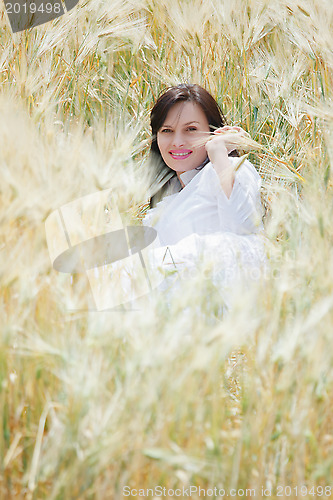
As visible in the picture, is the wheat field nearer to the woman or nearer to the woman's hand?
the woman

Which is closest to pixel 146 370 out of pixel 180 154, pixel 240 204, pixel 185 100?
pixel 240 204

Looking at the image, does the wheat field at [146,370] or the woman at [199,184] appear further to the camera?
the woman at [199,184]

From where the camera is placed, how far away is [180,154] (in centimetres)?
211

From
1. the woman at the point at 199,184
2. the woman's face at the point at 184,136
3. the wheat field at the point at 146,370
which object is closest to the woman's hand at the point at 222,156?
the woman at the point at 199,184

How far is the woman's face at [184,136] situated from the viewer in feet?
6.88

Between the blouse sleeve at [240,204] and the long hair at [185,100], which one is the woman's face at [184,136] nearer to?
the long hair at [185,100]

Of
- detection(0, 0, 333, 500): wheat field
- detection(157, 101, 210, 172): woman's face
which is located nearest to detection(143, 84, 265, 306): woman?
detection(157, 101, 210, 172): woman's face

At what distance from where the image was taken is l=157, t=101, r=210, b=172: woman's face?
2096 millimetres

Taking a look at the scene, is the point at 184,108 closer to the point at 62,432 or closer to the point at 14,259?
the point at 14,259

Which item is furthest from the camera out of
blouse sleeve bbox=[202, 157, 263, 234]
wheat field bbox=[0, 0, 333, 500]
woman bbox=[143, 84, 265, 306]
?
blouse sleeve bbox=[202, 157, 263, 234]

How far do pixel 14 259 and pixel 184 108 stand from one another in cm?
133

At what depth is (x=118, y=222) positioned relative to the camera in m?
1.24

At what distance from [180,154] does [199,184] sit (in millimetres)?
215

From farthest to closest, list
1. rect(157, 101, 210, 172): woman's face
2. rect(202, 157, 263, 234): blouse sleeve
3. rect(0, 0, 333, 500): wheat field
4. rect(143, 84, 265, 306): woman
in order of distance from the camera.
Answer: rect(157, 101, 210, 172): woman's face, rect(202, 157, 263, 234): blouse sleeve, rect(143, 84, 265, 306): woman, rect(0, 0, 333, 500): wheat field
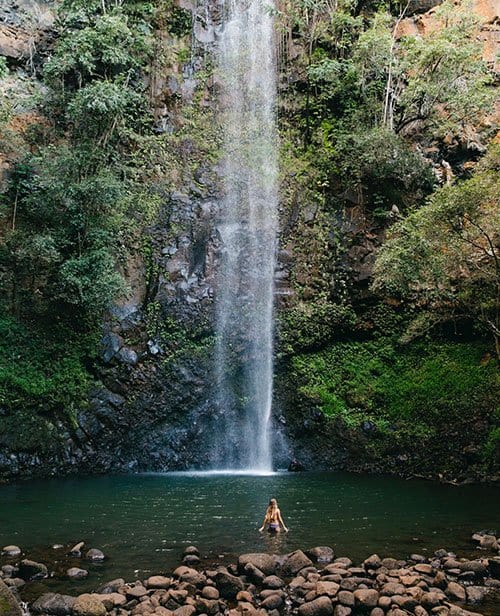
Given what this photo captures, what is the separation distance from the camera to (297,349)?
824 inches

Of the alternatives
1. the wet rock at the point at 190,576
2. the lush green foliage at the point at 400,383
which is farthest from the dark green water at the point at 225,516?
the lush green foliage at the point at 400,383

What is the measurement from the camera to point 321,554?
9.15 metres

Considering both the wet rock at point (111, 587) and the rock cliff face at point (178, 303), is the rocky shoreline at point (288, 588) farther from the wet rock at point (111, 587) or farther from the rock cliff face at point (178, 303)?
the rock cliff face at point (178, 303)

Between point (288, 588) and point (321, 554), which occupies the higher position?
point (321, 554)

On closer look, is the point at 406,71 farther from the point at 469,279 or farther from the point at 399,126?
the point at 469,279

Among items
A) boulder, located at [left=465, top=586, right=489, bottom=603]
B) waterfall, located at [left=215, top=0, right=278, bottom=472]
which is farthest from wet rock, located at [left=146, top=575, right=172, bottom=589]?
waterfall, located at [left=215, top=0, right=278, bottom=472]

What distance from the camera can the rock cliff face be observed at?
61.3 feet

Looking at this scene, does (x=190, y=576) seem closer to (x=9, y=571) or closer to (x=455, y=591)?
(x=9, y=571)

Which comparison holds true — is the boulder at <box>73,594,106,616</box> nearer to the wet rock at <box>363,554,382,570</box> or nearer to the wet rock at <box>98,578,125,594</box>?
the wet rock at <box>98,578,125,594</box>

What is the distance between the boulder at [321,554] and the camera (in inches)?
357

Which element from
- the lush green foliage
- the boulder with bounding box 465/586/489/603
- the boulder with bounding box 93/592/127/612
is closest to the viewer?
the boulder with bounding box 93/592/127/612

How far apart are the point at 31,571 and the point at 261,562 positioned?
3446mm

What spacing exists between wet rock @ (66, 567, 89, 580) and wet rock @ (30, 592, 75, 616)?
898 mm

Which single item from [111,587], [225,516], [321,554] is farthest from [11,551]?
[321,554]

━━━━━━

**YOUR GOAL**: Copy the part of the material that opens with the line containing "What distance from the" and runs through the end of the material, reproducing every line unchanged.

**RESULT OF THIS EXERCISE**:
What distance from the camera can the rock cliff face be observed at?
61.3 feet

Looking at this scene, does (x=190, y=576) seem closer to (x=9, y=571) or closer to (x=455, y=591)?
(x=9, y=571)

Which comparison holds true — is the boulder at <box>73,594,106,616</box> nearer to the wet rock at <box>363,554,382,570</box> or nearer to the wet rock at <box>98,578,125,594</box>?
the wet rock at <box>98,578,125,594</box>

What is the distance between the boulder at [321,554] and the camera (in inches)?
357

Which element from
- the lush green foliage
- the boulder with bounding box 465/586/489/603
- the boulder with bounding box 93/592/127/612
is closest to the viewer?
the boulder with bounding box 93/592/127/612

How far apart are the point at 31,571 and the point at 261,562 positioned?
3446mm

What spacing exists between wet rock @ (66, 567, 89, 580) and wet rock @ (30, 592, 75, 616)?
898 mm

Which single item from [111,587], [225,516], [321,554] is farthest from [11,551]?
[321,554]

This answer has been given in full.